Michelin’s portfolio is much wider than this particularly successful segment alone. Earthmover tyre sales may represent 39 per cent of Michelin’s truck segment revenues, but no-one is predicting a sudden end to the strong demand for earthmover tyres as the moment. Nevertheless this still leaves another 60 per cent of profitable truck and commercial vehicle tyre business. Tyres & Accessories asked Didier Miraton how he thought the pessimistic predictions of a 20 per cent fall in 2009 truck registrations would affect Michelin. Recognising that these are “turbulent times” Miraton pointed out that Michelin is not over-reliant on truck OE business: “More than 60 per cent of [segment] sales are in replacement business. We are well placed to absorb these difficulties.”

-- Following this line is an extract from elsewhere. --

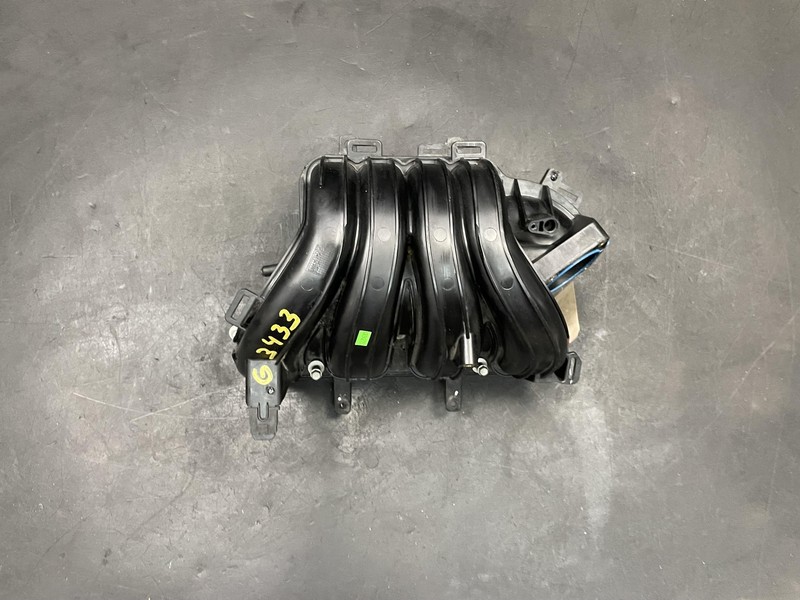 Intake Manifold 2020 GMC Acadia 12646130 2017 2018 2019 2021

To this end the innovation day highlighted the strong fuel saving properties of Michelin’s latest energy saving truck tyre. The Michelin X Energy SaverGreen helps reduce fuel consumption by 0.4 litres per 100 kilometres. At a time when fuel is a long-distance trucking company’s second largest expense (accounting for 27 per cent of total costs versus 16 per cent in 1999), the X Energy SaverGreen offers an opportunity for significant cost savings. According to Michelin it can save a trucker more than 500 litres of diesel a year, or nearly 1,000 litres over the tyre’s initial life. 60 per cent of the tyres fuel savings are said to result from its Energy Flex casing, which means benefits will be passed onto retreaded tyres as well. In two years time this tyre will be remade using Re-Mix technology. In the meantime the new tyre will be distributed across Europe from the beginning of 2009. It is already available in the Spanish, Portguese, Italian and German markets.

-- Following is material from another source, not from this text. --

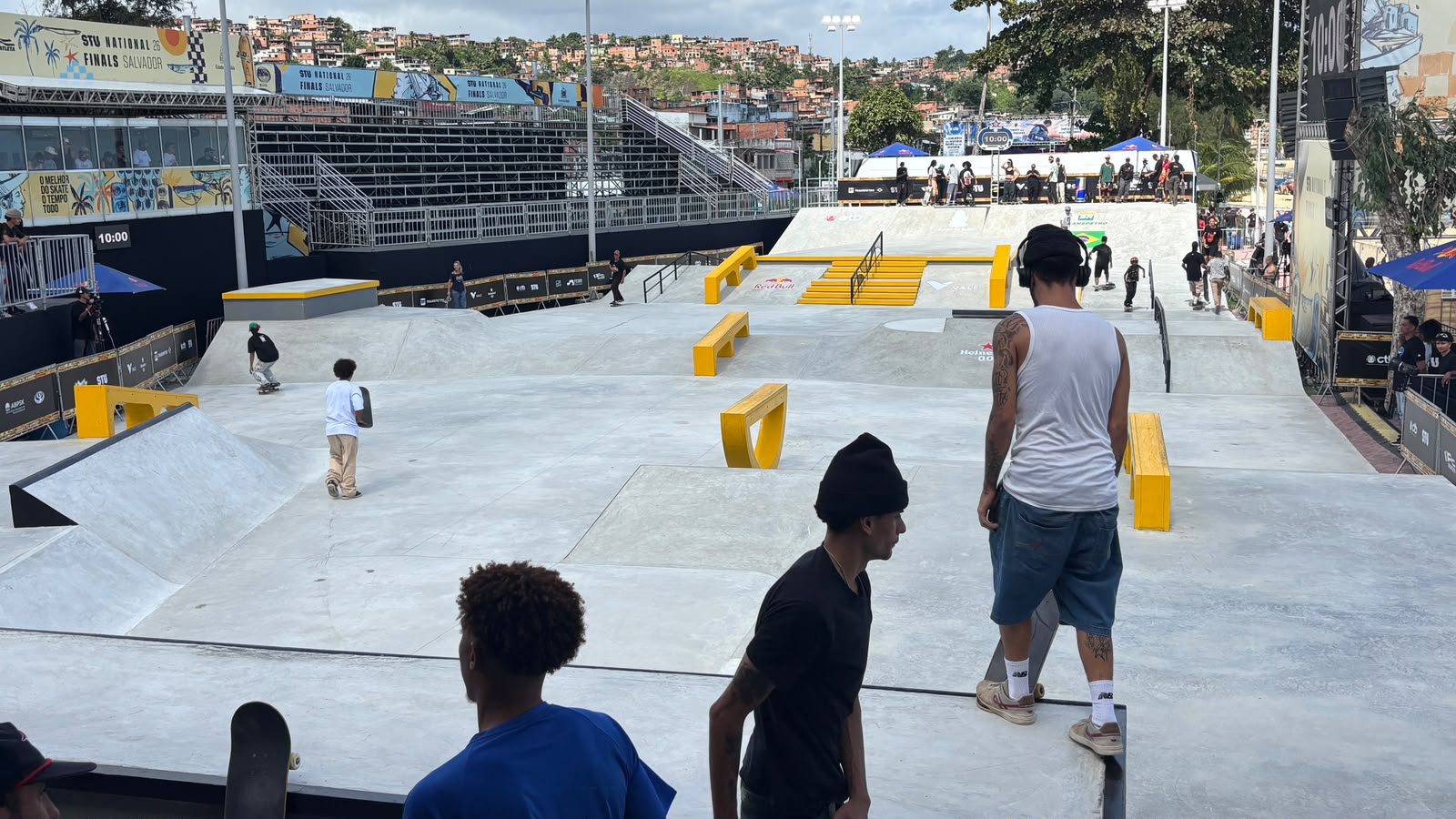 Instituto EUMELANINA levou 30 skatistas para apresentação durante inauguração do Skatepark do Subúrbio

“There is no antagonism between fuel economy and braking distances”
The most graphic demonstration of the day came when Michelin illustrated the fuel efficiency of passenger car tyres. To make their point as clearly as possible, technicians took two identical Mercedes kitted out with Michelin tyres and the closest competitor and effectively replaced the fuel tanks with two external test tube-style equivalents. The idea being that after a few hours of driving at 80km/h there would be a visible difference in fuel consumption. And of course there was (see picture). While this demonstration may not be as scientific as some, it was independently adjudicated on the day and highlighted the French manufacturer’s emphasis on this technology.
Some of Michelin’s competitors have asserted that focusing so strongly on fuel economy can only come at the cost of braking distance. Didier Miraton was equally assertive in his response: “There is no, there is no antagonism between fuel economy and braking distances.” Giving a brief explanation as to why this is, Miraton told T&A that the two factors are basically different categories of optimisation that do not have to conflict with each other. Michelin technicians, he explained, can adjust the heat build-up characteristics of a tyre without affecting its rolling resistance. With this in mind, Michelin is hoping to convince an increasing number of original equipment manufacturers of the benefits of its fuel saving, carbon dioxide emission reducing tyres.